(Dataset entries):
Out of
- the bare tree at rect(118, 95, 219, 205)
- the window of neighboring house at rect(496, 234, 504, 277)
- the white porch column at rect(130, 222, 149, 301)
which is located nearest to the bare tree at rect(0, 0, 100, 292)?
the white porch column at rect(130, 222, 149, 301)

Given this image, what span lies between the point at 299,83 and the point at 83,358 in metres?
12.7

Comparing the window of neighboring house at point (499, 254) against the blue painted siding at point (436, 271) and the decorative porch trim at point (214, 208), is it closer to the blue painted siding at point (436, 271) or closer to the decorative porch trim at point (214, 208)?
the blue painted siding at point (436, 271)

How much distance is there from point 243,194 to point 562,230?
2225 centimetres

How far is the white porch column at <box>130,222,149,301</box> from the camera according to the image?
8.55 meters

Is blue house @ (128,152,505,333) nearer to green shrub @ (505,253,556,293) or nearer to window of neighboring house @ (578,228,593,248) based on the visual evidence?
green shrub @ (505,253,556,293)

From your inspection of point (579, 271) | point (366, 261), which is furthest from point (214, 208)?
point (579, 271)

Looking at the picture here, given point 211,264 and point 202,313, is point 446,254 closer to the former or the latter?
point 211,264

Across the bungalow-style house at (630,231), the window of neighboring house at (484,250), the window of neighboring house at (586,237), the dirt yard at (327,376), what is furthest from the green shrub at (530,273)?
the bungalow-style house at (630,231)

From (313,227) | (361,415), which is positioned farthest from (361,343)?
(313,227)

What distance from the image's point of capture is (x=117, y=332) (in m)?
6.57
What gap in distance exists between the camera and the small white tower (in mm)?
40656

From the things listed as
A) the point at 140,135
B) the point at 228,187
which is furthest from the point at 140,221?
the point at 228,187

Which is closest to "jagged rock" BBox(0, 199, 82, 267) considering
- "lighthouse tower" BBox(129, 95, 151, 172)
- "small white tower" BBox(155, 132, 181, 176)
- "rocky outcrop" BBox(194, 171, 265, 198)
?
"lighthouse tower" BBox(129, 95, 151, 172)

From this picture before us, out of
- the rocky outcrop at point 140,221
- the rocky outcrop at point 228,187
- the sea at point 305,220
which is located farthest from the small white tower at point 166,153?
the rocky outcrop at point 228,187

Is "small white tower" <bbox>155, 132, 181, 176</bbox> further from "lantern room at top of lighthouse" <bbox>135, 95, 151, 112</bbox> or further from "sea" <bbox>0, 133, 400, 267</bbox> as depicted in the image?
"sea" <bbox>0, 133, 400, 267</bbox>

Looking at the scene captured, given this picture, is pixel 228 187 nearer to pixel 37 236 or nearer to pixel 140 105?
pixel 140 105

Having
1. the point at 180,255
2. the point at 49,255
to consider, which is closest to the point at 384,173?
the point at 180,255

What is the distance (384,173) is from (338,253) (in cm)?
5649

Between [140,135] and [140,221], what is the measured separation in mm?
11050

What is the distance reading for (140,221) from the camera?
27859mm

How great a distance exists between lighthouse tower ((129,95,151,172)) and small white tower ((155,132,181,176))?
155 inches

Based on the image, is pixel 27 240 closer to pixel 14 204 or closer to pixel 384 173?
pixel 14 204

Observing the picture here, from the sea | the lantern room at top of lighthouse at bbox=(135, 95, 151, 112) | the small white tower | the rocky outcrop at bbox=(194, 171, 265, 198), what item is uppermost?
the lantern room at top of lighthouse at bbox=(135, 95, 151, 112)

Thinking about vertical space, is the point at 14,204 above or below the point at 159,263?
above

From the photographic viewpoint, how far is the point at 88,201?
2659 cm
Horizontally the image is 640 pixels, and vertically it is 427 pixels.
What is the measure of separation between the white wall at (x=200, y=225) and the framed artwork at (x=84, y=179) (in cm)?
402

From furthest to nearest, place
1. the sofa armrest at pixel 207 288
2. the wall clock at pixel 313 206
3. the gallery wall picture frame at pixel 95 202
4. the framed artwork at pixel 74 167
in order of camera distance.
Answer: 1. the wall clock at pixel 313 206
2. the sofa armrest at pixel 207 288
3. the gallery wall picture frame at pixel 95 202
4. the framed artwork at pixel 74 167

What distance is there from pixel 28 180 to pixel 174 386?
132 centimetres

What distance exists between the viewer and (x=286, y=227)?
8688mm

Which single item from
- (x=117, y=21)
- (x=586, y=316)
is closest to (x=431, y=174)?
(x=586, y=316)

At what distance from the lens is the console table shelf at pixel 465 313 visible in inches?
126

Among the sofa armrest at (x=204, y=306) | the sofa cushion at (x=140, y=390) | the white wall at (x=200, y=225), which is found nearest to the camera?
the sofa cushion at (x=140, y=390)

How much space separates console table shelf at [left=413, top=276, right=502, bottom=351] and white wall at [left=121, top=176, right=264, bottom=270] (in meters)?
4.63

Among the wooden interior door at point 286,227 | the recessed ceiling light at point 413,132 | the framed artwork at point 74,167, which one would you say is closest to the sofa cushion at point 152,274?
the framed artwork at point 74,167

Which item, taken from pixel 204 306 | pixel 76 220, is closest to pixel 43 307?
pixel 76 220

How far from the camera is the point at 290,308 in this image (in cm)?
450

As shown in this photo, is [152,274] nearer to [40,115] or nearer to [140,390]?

(Task details): Every record above should be output exactly.

(Output):
Out of
- the bare tree at rect(118, 95, 219, 205)
- the window of neighboring house at rect(496, 234, 504, 277)
- the white porch column at rect(130, 222, 149, 301)
which is located nearest to the bare tree at rect(0, 0, 100, 292)?
the white porch column at rect(130, 222, 149, 301)

Given this image, what span lies between the point at 299,83 and the point at 83,358 in metres?
12.7

Comparing the window of neighboring house at point (499, 254) against the blue painted siding at point (436, 271) and the decorative porch trim at point (214, 208), is it closer to the blue painted siding at point (436, 271) or closer to the decorative porch trim at point (214, 208)?
the blue painted siding at point (436, 271)

How much distance is there from point 243,194 to point 562,230?
2225 centimetres

How far is the white porch column at <box>130,222,149,301</box> from the camera according to the image?
8.55 meters

Is blue house @ (128,152,505,333) nearer to green shrub @ (505,253,556,293) or nearer to window of neighboring house @ (578,228,593,248) based on the visual evidence?
green shrub @ (505,253,556,293)

From your inspection of point (579, 271) | point (366, 261), which is furthest from point (214, 208)?
point (579, 271)

Looking at the picture here, given point 211,264 and point 202,313, is point 446,254 closer to the former or the latter?
point 211,264

Across the bungalow-style house at (630,231), the window of neighboring house at (484,250), the window of neighboring house at (586,237), the dirt yard at (327,376), what is furthest from the green shrub at (530,273)?
the bungalow-style house at (630,231)

From (313,227) | (361,415), which is positioned farthest from (361,343)?
(313,227)

What distance from the image's point of capture is (x=117, y=332) (in m)?
6.57
What gap in distance exists between the camera and the small white tower (in mm)?
40656

From the things listed as
A) the point at 140,135
B) the point at 228,187
which is furthest from the point at 140,221?
the point at 228,187

Which is closest to "jagged rock" BBox(0, 199, 82, 267) considering
- "lighthouse tower" BBox(129, 95, 151, 172)
- "small white tower" BBox(155, 132, 181, 176)
- "rocky outcrop" BBox(194, 171, 265, 198)
?
"lighthouse tower" BBox(129, 95, 151, 172)

From this picture before us, out of
- the rocky outcrop at point 140,221
- the rocky outcrop at point 228,187
- the sea at point 305,220
which is located farthest from the small white tower at point 166,153?
the rocky outcrop at point 228,187

Is "small white tower" <bbox>155, 132, 181, 176</bbox> further from "lantern room at top of lighthouse" <bbox>135, 95, 151, 112</bbox> or further from "sea" <bbox>0, 133, 400, 267</bbox> as depicted in the image?
"sea" <bbox>0, 133, 400, 267</bbox>

Looking at the scene captured, given this picture, is pixel 228 187 nearer to pixel 37 236 or nearer to pixel 140 105?
pixel 140 105

Having
1. the point at 180,255
2. the point at 49,255
to consider, which is closest to the point at 384,173?
the point at 180,255

What is the distance (384,173) is from (338,253) (in cm)?
5649

Between [140,135] and [140,221], what is the measured separation in mm?
11050

What is the distance reading for (140,221) from the camera?
27859mm

How great a distance exists between lighthouse tower ((129,95,151,172)) and small white tower ((155,132,181,176))?
155 inches

Based on the image, is pixel 27 240 closer to pixel 14 204 or closer to pixel 384 173?
pixel 14 204

Observing the picture here, from the sea | the lantern room at top of lighthouse at bbox=(135, 95, 151, 112) | the small white tower | the rocky outcrop at bbox=(194, 171, 265, 198), what item is uppermost?
the lantern room at top of lighthouse at bbox=(135, 95, 151, 112)

Thinking about vertical space, is the point at 14,204 above or below the point at 159,263?
above

From the photographic viewpoint, how far is the point at 88,201?
2659 cm
Horizontally the image is 640 pixels, and vertically it is 427 pixels.
What is the measure of separation between the white wall at (x=200, y=225) and the framed artwork at (x=84, y=179) (in cm)?
402

From furthest to nearest, place
1. the sofa armrest at pixel 207 288
2. the wall clock at pixel 313 206
3. the gallery wall picture frame at pixel 95 202
4. the framed artwork at pixel 74 167
in order of camera distance.
Answer: 1. the wall clock at pixel 313 206
2. the sofa armrest at pixel 207 288
3. the gallery wall picture frame at pixel 95 202
4. the framed artwork at pixel 74 167

What distance is there from pixel 28 180 to pixel 174 386?
132 centimetres

What distance exists between the viewer and (x=286, y=227)?
8688mm

Which single item from
- (x=117, y=21)
- (x=586, y=316)
is closest to (x=431, y=174)?
(x=586, y=316)

At what distance from the lens is the console table shelf at pixel 465 313 visible in inches?
126

Among the sofa armrest at (x=204, y=306) | the sofa cushion at (x=140, y=390) | the white wall at (x=200, y=225), which is found nearest to the camera?
the sofa cushion at (x=140, y=390)

How much space separates console table shelf at [left=413, top=276, right=502, bottom=351] and white wall at [left=121, top=176, right=264, bottom=270] (in meters)?
4.63

Among the wooden interior door at point 286,227 | the recessed ceiling light at point 413,132 | the framed artwork at point 74,167, which one would you say is closest to the sofa cushion at point 152,274?
the framed artwork at point 74,167

Which item, taken from pixel 204 306 | pixel 76 220, is closest to pixel 43 307?
pixel 76 220

How far from the camera is the point at 290,308 in this image (in cm)?
450

As shown in this photo, is [152,274] nearer to [40,115] or nearer to [140,390]?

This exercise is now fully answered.